» **DATA IN THIS EXERCISE**

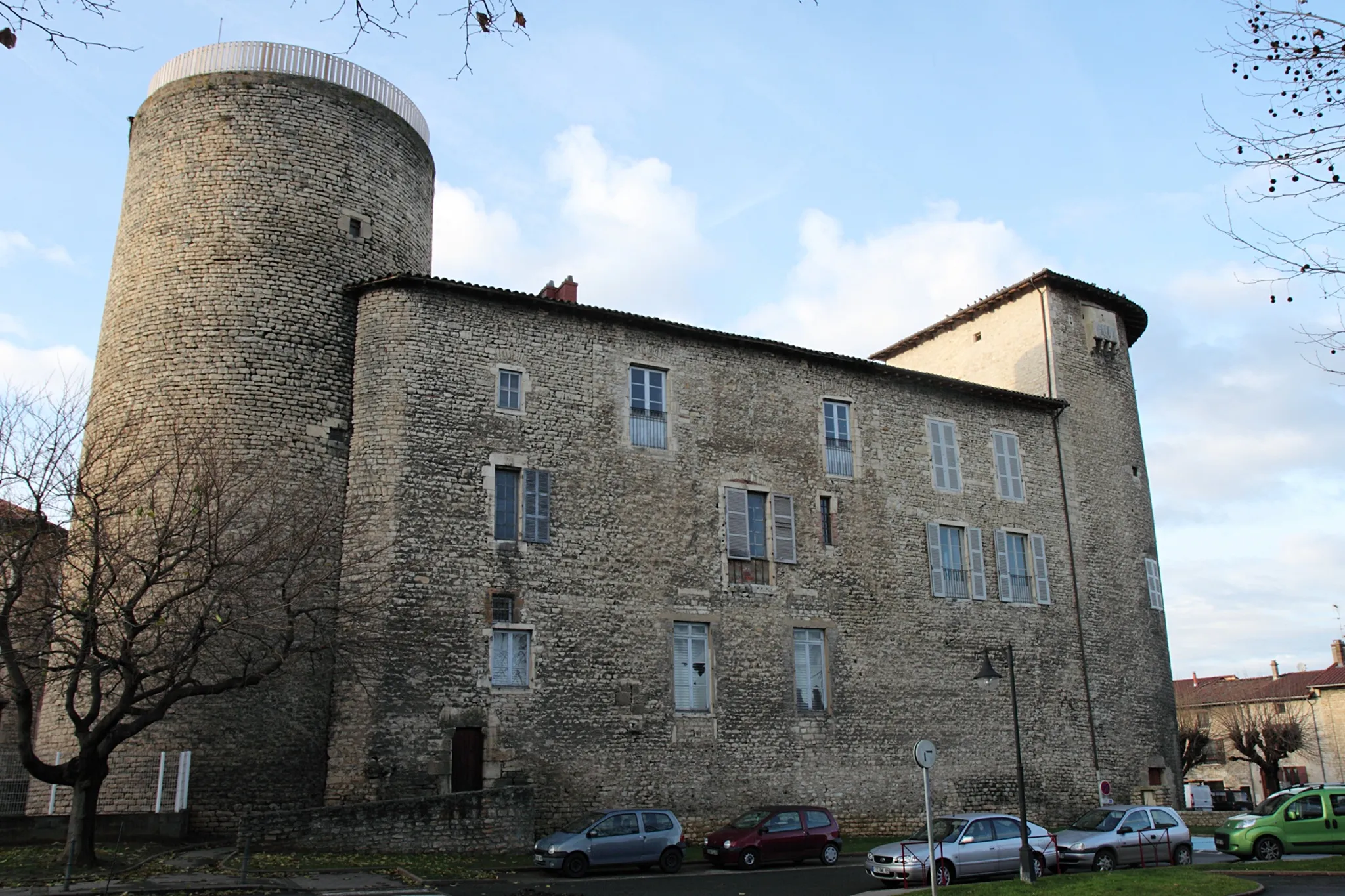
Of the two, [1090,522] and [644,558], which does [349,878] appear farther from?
[1090,522]

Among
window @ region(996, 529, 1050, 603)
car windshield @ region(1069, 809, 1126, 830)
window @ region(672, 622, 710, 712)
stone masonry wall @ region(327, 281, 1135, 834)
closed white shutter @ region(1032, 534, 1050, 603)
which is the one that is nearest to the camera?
car windshield @ region(1069, 809, 1126, 830)

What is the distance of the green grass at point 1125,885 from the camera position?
1340 cm

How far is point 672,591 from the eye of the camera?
72.4 ft

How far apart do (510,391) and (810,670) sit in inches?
357

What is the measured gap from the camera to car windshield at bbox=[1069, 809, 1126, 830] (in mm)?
18484

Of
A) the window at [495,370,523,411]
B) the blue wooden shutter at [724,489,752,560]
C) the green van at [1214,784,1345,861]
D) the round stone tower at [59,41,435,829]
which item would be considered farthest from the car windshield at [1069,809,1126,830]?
the round stone tower at [59,41,435,829]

» **WRITTEN PROBLEM**
Every record above should be written out again without change, except that the pictures are left out.

» **ANSWER TO THE PROBLEM**
Of the two, [1090,522] and [644,558], which does [349,878] appear farther from?
[1090,522]

Among
window @ region(996, 529, 1050, 603)
car windshield @ region(1069, 809, 1126, 830)
window @ region(672, 622, 710, 712)
stone masonry wall @ region(327, 281, 1135, 834)
closed white shutter @ region(1032, 534, 1050, 603)
which is the one that is nearest to the camera?
car windshield @ region(1069, 809, 1126, 830)

What is the distance of the green grass at point 1125,885 from the camera position?
1340 cm

How far is point 672,591 from the eye of the camera?
72.4 ft

How far apart do (510,391) and (810,670) sit in inches?
357

What is the measured gap from the camera to car windshield at bbox=[1069, 809, 1126, 830] (in mm)?
18484

Of
A) the window at [495,370,523,411]
B) the blue wooden shutter at [724,489,752,560]
C) the green van at [1214,784,1345,861]
D) the round stone tower at [59,41,435,829]
which item would be considered farthest from the car windshield at [1069,809,1126,830]?
the round stone tower at [59,41,435,829]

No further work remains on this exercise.